### [Supplied text]

————

My husband recently became very withdrawn and non-affectionate since the birth of our daughter, Elizabeth.  Where he was once all over me and daresay I, a touch “handsy,” now he avoids me like the Bubonic Plague!  I am doing my best to make him see me in the same light he did before I had the baby….and  I know he MUST love me, I mean, the man BASICALLY caused a schism in the entire fabric of the Church in our country because he wanted to divorce his wife before me (she just didn’t “get” him, but I know I’m special!  He’s TOLD me so like, a gazillion times!).  It’s just so hard to keep a man hooked when you have all these 14-year olds prime and ready for the picking around here!  Please help me, Evan!

————

### [Dataset]
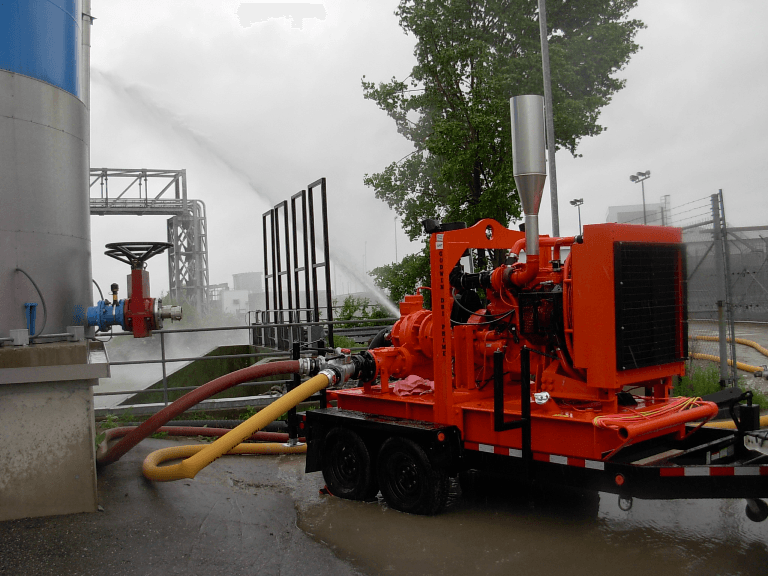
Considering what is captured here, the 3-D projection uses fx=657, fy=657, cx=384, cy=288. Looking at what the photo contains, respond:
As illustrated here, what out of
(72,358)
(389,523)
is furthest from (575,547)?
(72,358)

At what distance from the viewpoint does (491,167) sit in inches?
693

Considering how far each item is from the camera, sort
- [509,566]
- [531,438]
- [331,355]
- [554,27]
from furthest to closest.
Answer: [554,27]
[331,355]
[531,438]
[509,566]

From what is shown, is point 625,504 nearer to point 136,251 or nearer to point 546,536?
point 546,536

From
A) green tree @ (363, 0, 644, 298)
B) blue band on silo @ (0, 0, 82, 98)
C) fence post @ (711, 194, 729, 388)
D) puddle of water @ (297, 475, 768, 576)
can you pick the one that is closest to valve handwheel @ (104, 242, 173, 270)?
blue band on silo @ (0, 0, 82, 98)

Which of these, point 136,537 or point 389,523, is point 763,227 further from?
point 136,537

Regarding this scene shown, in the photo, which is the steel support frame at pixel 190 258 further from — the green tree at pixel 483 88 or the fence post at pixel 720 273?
the fence post at pixel 720 273

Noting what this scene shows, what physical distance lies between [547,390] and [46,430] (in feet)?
14.7

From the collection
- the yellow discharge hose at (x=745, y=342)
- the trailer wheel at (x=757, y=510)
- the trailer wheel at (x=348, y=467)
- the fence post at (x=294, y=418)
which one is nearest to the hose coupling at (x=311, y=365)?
the fence post at (x=294, y=418)

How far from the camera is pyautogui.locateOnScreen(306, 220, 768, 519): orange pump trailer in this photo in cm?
512

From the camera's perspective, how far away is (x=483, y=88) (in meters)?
17.2

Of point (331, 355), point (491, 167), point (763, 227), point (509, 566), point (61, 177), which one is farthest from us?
point (491, 167)

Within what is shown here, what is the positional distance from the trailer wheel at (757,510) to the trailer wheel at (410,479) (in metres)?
2.54

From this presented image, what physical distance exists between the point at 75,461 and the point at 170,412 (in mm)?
1118

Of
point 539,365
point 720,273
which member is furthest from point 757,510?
point 720,273
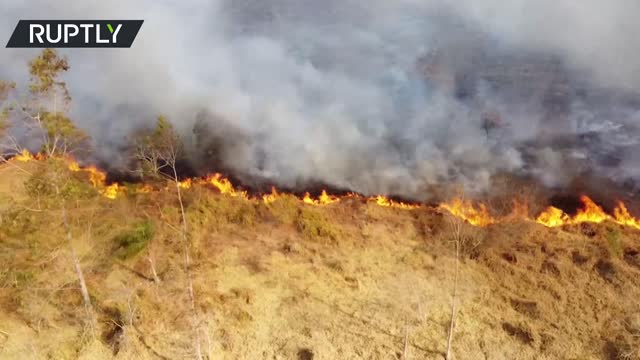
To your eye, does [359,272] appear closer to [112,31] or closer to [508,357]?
[508,357]

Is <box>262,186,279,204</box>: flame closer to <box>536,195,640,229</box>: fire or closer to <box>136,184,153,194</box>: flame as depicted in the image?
<box>136,184,153,194</box>: flame

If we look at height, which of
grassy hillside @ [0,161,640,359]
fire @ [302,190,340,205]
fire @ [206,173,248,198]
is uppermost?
fire @ [302,190,340,205]

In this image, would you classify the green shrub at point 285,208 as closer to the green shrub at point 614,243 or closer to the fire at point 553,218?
the fire at point 553,218

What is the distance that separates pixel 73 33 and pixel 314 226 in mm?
31133

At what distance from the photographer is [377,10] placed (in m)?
53.4

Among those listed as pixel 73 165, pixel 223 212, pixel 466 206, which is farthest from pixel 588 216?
pixel 73 165

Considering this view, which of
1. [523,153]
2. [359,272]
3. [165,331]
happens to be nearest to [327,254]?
[359,272]

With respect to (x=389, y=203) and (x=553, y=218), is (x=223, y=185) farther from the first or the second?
(x=553, y=218)

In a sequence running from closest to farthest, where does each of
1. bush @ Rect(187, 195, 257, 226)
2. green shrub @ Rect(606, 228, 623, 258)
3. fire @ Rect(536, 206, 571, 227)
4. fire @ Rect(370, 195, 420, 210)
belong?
green shrub @ Rect(606, 228, 623, 258) → fire @ Rect(536, 206, 571, 227) → bush @ Rect(187, 195, 257, 226) → fire @ Rect(370, 195, 420, 210)

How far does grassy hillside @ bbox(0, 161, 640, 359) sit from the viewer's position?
21.1 m

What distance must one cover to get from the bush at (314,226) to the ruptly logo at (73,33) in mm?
24386

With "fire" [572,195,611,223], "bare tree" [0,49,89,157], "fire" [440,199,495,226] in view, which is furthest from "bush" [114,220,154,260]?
"fire" [572,195,611,223]

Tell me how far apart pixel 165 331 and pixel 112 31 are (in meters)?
32.6

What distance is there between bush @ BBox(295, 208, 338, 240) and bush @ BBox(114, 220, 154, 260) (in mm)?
7784
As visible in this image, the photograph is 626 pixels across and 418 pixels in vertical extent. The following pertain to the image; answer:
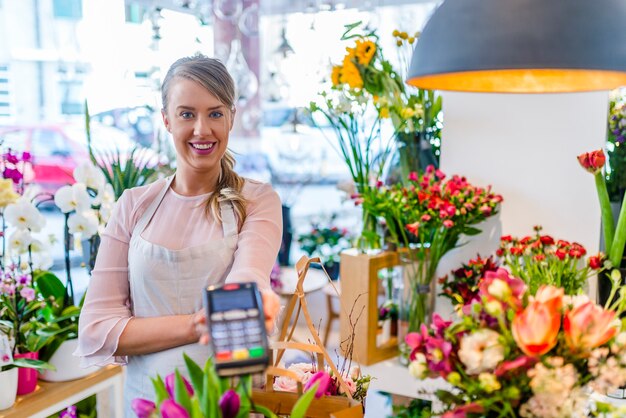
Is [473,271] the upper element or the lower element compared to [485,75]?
lower

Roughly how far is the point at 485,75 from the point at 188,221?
33.4 inches

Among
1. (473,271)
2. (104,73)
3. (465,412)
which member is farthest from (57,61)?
(465,412)

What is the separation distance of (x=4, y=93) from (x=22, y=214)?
1631mm

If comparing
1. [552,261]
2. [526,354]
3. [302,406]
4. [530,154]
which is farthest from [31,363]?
[530,154]

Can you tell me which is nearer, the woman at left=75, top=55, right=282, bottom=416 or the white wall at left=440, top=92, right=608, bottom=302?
the woman at left=75, top=55, right=282, bottom=416

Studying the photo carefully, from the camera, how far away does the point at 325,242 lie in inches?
176

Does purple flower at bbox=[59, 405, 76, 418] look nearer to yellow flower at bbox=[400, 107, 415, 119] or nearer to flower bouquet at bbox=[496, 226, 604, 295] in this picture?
flower bouquet at bbox=[496, 226, 604, 295]

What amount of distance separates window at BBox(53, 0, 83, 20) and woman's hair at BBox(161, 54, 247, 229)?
8.06 feet

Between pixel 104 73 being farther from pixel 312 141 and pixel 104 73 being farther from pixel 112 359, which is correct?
pixel 112 359

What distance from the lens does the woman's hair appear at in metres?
1.22

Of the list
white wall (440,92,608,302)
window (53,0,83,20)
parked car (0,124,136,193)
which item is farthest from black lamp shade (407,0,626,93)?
window (53,0,83,20)

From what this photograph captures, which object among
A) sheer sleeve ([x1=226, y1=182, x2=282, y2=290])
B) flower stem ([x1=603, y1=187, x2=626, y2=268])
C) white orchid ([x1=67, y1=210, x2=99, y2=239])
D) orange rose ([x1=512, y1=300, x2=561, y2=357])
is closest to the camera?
orange rose ([x1=512, y1=300, x2=561, y2=357])

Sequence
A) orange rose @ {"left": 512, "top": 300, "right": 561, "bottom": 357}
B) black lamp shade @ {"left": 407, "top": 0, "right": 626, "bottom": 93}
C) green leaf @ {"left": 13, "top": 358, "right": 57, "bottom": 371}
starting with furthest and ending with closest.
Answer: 1. green leaf @ {"left": 13, "top": 358, "right": 57, "bottom": 371}
2. black lamp shade @ {"left": 407, "top": 0, "right": 626, "bottom": 93}
3. orange rose @ {"left": 512, "top": 300, "right": 561, "bottom": 357}

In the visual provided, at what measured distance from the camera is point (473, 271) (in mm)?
2520
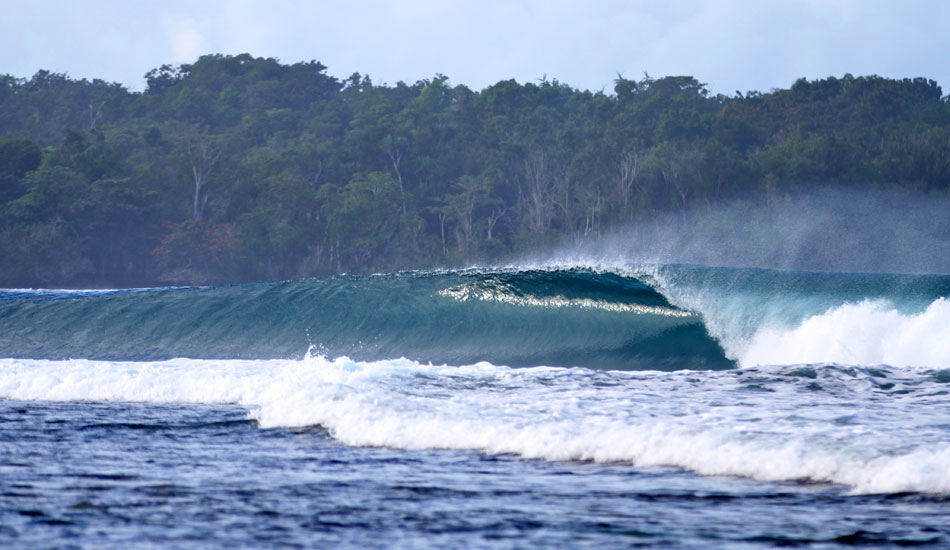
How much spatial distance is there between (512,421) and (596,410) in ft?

————

### [To be done]
a: In the advice letter, write out the stretch from "My husband recently" through "help me, Evan!" again, swapping "Bubonic Plague" for "flu".
b: Count the lines in the rows that contain the string "further", and reply with only that number.

### [Correct answers]
a:
My husband recently became very withdrawn and non-affectionate since the birth of our daughter, Elizabeth.  Where he was once all over me and daresay I, a touch “handsy,” now he avoids me like the flu!  I am doing my best to make him see me in the same light he did before I had the baby….and  I know he MUST love me, I mean, the man BASICALLY caused a schism in the entire fabric of the Church in our country because he wanted to divorce his wife before me (she just didn’t “get” him, but I know I’m special!  He’s TOLD me so like, a gazillion times!).  It’s just so hard to keep a man hooked when you have all these 14-year olds prime and ready for the picking around here!  Please help me, Evan!

b: 2